You can see description of the regulator inside the tooltip when you mouseover. In certain cases the regulatory influence is predicted to be the result of the combination of two influences. These are indicated as combiner in the column labeled "Operator".

For transcription factors, an additional table next to regulator table will be show. This table show modules that are influenced by the transcription factor.

Motifs Tab

Network inference algorithm uses de novo motif prediction for assigning genes to modules. If there are any motifs identified in the upstream region of a gene, the motif will be shown here. For each motif sequence logo, consensus and e-value will be shown.

Functions Tab

Identification of functional enrichment for the module members is important in associating predicted motifs and regulatory influences with pathways. As described above, the network inference pipeline includes a functional enrichment module by which hypergeometric p-values are used to identify over representation of functional ontology terms among module members.

Network Portal presents functional ontologies from KEGG, GO, TIGRFAM, and COG as separate tables that include function name, type, corrected and uncorrected hypergeometric p-values, and the number of genes assigned to this category out of total number of genes in the module.

Module Members Tab

Identity of gene members in a module may help to identify potential interactions between different functional modules. Therefore, neighbor genes that share the same module(s) with gene under consideration are shown here. For each memebr, gene name, description and modules that contain it are listed.

Help Tab

This help page. More general help can be accessed by clicking help menu in the main navigation bar.

Social Tab

Network Portal is designed to promote collaboration through social interactions. Therefore interested researchers can share information, questions and updates for a particular gene.

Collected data
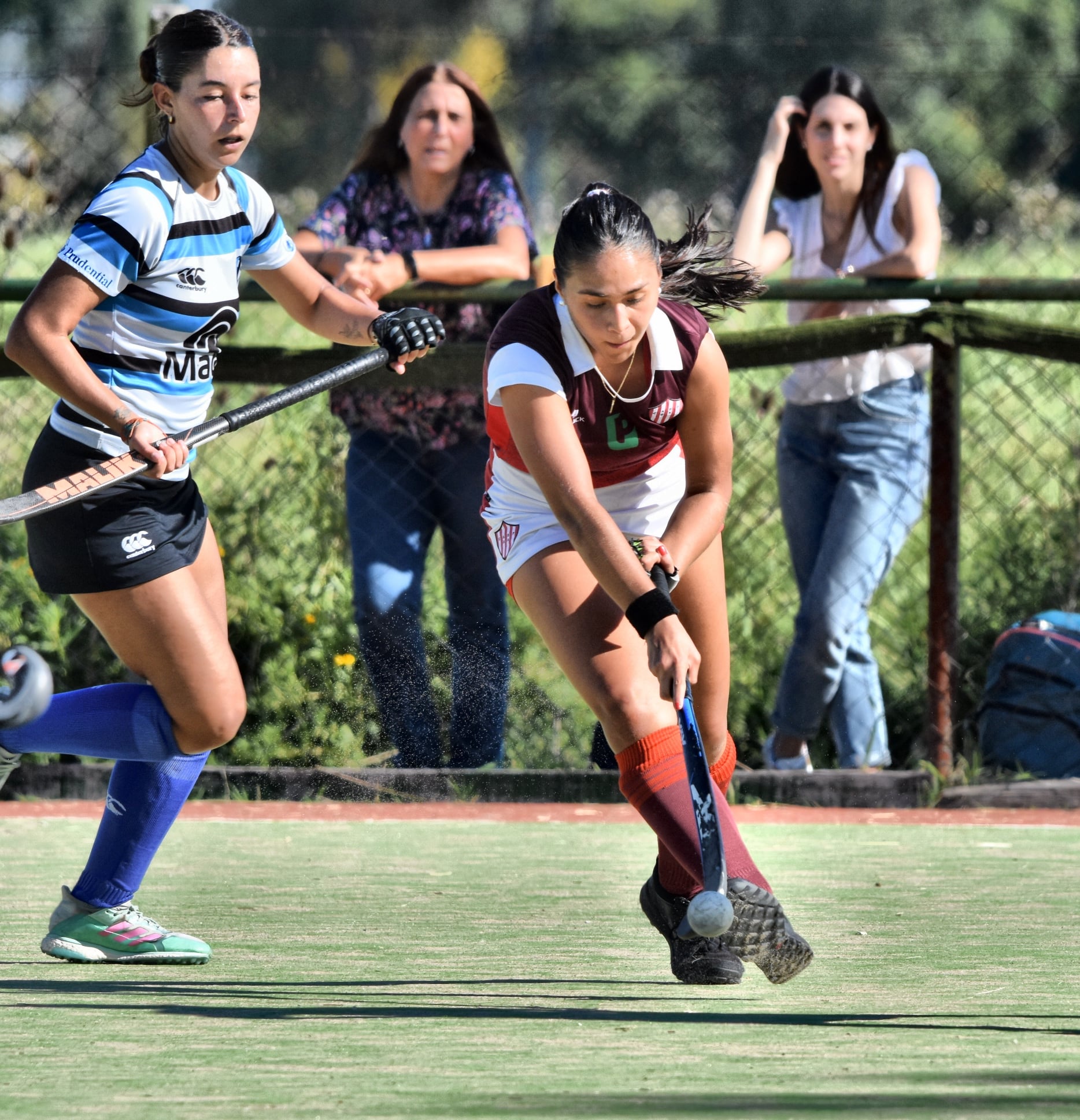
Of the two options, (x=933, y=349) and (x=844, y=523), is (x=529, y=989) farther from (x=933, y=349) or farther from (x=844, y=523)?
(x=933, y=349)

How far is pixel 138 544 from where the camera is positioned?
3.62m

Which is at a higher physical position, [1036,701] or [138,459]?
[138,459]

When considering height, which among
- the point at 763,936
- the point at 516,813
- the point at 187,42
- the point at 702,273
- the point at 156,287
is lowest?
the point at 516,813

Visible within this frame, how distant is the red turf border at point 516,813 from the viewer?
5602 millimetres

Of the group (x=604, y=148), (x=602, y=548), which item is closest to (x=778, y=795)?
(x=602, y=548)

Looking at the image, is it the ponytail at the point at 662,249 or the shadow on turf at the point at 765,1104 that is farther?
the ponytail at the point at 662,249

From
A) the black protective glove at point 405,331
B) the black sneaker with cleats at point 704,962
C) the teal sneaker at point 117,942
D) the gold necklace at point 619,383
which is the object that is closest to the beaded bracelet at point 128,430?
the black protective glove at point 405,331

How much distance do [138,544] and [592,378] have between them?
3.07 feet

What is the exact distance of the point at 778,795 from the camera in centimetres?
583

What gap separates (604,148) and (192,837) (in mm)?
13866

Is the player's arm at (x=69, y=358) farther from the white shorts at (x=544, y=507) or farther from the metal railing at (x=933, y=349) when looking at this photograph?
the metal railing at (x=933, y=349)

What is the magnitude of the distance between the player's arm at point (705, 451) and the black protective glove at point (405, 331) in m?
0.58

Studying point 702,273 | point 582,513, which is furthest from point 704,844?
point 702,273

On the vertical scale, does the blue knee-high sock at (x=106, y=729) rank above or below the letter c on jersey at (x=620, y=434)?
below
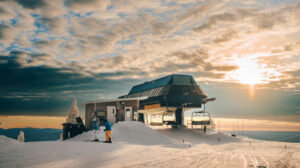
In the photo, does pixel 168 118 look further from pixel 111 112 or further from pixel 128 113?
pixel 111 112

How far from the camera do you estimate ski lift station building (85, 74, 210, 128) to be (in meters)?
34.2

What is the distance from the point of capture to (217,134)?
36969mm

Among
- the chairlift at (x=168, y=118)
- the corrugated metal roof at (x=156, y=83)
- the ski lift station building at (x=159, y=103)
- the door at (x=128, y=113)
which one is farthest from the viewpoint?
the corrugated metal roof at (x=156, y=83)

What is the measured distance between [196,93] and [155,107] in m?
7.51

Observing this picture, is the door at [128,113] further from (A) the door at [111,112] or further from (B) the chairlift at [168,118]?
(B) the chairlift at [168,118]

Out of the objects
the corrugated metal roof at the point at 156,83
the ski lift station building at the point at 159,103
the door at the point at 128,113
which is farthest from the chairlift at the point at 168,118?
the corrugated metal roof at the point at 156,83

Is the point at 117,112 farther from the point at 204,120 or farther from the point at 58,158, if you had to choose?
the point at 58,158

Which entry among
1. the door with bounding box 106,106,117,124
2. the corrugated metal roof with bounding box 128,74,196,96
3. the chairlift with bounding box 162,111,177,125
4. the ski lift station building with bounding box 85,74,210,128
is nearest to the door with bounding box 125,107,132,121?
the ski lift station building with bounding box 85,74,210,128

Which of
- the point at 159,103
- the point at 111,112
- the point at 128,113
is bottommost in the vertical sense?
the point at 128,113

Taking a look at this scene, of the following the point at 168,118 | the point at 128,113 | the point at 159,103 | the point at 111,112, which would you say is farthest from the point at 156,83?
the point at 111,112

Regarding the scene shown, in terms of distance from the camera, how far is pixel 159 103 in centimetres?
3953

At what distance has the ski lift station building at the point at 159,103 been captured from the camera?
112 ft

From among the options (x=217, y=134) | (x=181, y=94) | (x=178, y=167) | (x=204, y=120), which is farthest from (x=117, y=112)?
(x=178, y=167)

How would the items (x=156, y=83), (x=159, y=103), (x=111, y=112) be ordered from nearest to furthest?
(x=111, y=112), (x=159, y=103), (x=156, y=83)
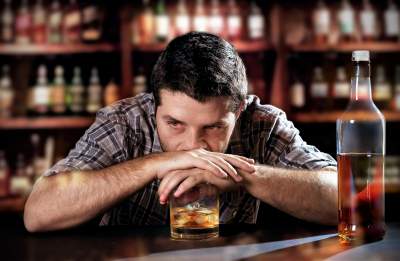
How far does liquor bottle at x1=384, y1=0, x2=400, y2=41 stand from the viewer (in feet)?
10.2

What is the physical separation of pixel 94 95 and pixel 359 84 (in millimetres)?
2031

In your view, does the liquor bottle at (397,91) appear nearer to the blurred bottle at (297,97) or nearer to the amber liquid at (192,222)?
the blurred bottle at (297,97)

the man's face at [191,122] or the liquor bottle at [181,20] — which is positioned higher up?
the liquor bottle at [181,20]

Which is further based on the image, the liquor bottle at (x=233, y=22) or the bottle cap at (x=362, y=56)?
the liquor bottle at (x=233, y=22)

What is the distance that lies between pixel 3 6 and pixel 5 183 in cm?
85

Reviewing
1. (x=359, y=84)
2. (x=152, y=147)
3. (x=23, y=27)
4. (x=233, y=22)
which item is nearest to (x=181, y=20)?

_WHAT THE TASK ASKS_. Carry on the Network Portal help text from the point where it stops. You won't need these lines for anything here.

_SOLVED PROBLEM_.
Users can use their Disqus, Facebook, Twitter or Google accounts to connect to this page (We recommend Google). Each module and gene page includes comments tab that lists history of the interactions for that gene. You can browse the history, make updates, raise questions and share these activities with social web.

In the next releases of the network portal, we are planning to create personal space for each user where you can share you space that contains all the analysis steps you did along with relevant information.

CircVis

Our circular module explorer is adapted from visquick originally developed by Dick Kreisberg of Ilya Shmulevich lab at ISB for The Cancer Genome Atlas. We use simplified version of visquick to display distribution of module members and their interactions across the genome. This view provides summary of regulation information for a gene. The main components are;
  • 1. All genomic elements for the organism are represented as a circle and each element is separated by black tick marks. In this example chromosome and pDV represent main chromosome and plasmid for D. vulgaris Hildenborough, respectively.
  • 2. Source gene
  • 3. Target genes (other module members)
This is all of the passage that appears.